**Task instructions**
1: Decide whether each statement agrees with the forum post about Chewie. Answer yes or no for each, and quote the exact words from the post that settle it.
(a) Chewie is expected to grow to about 70 to 80 lbs.
(b) The crate divider was set so the puppy has room only to turn around and lie down.
(c) The poster found the information online clear and detailed.
2: Write out word for word the part of the forum post about Chewie that opens with the words "First off is" and closes with "make this happen.".

**Quoted passage**
***
# Chewie, my Lab/English Bulldog mix...



## Stitch (Nov 1, 2007)

Hello all,

Well, seeing as this is posted in the 1st timers thread it's safe to assume that I have some general questions. "Chewie" is a black lab/english bulldog mix and we just got him Sunday. He's 3 months old and was a rescue puppy at Petland. I want to get started training as soon as possible. I've done a lot of basic internet research, but most of the info I found is either vague, or a service that requires a subscription. So, here I am and here are some of my queries:

First off is about crate training. I have a big crate seeing as he's a lab/bulldog mix we suspect that he's gonna grow to be about 70 - 80 lbs. Now I've moved the divider up so that he can only turn around and lay down. However he still poops a little at night, and I thought dogs hated sleeping in their own filth. Can someone please shed some light on this? In addition, I want him to be able to let me know when he has to "Go Outside" but I don't have a clue as to how I can make this happen.
***
**Excerpted records**
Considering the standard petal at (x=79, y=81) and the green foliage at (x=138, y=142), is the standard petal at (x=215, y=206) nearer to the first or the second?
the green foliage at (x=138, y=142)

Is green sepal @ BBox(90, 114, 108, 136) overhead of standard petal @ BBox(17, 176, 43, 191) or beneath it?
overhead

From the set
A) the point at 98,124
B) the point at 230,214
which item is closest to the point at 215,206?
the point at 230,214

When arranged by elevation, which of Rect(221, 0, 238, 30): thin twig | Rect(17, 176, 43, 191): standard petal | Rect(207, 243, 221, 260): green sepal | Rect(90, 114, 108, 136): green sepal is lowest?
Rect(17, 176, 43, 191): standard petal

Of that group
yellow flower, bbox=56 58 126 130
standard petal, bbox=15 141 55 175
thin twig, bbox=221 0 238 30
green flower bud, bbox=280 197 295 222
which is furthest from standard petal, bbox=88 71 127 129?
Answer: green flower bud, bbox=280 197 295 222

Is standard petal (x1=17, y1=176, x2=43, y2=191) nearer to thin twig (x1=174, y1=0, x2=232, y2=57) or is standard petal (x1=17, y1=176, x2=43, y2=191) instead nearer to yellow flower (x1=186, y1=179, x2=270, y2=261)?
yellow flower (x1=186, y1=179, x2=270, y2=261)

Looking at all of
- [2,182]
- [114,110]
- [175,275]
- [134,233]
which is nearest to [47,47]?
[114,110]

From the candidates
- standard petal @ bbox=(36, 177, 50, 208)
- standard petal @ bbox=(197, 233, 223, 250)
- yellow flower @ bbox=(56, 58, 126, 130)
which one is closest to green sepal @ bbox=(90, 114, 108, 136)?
***
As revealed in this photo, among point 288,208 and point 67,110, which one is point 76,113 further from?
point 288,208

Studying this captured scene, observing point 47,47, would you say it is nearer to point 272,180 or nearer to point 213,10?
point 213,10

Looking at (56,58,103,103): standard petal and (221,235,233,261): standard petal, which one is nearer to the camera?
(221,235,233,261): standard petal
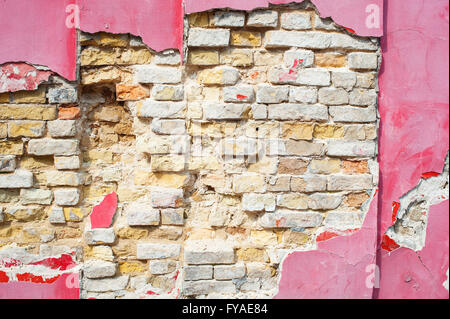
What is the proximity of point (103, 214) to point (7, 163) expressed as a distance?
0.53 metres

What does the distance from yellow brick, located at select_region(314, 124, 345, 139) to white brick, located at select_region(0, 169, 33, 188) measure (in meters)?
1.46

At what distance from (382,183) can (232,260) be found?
***
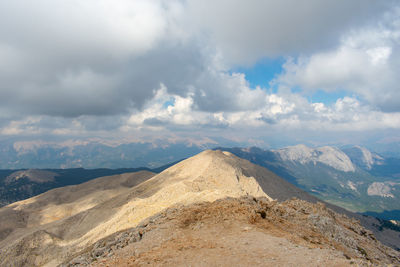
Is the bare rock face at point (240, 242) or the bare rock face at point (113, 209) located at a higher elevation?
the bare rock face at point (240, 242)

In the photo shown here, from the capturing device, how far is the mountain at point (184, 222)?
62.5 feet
***
**Answers to the tasks**
1:
(a) Yes: "we suspect that he's gonna grow to be about 70 - 80 lbs"
(b) Yes: "I've moved the divider up so that he can only turn around and lay down"
(c) No: "most of the info I found is either vague, or a service that requires a subscription"

2:
First off is about crate training. I have a big crate seeing as he's a lab/bulldog mix we suspect that he's gonna grow to be about 70 - 80 lbs. Now I've moved the divider up so that he can only turn around and lay down. However he still poops a little at night, and I thought dogs hated sleeping in their own filth. Can someone please shed some light on this? In addition, I want him to be able to let me know when he has to "Go Outside" but I don't have a clue as to how I can make this happen.